Records of spatial reasoning questions:
________

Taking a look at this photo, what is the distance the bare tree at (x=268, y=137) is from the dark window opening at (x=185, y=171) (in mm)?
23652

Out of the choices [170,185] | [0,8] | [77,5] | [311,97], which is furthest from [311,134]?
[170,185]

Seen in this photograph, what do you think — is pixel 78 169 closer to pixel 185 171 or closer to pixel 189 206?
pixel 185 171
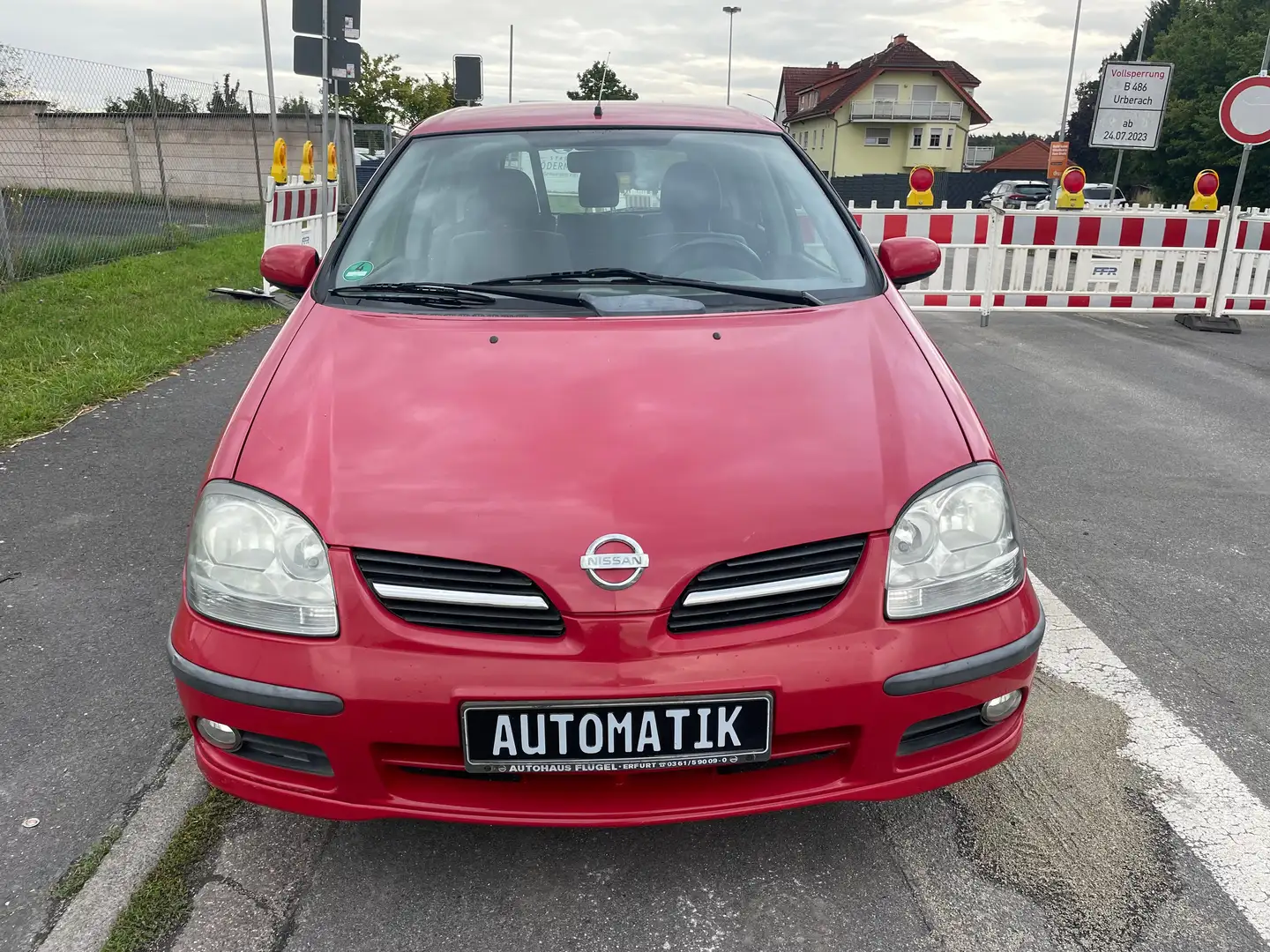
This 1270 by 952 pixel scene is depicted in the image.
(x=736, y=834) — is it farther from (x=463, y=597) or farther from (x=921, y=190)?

________

■ Your instructions: Please scale the part of the records above that opens with the line containing "Out of the choices" and closes at the end of the records, giving only those lines again with the requests unchanged. Multiply every coordinate in the answers by 0.7, round to whole numbers with halves going up, and leave the pictures out.

■ Solution to the exercise:
Out of the choices [170,185] | [0,8] | [77,5] | [311,97], which is furthest from [311,134]?
[119,130]

Seen in this photograph, what do you think — is pixel 78 169 closer to pixel 185 171 or closer to pixel 189 206?
pixel 130 120
This 1270 by 952 pixel scene is depicted in the image.
(x=736, y=834) — is it farther from (x=463, y=597) or farther from (x=921, y=190)?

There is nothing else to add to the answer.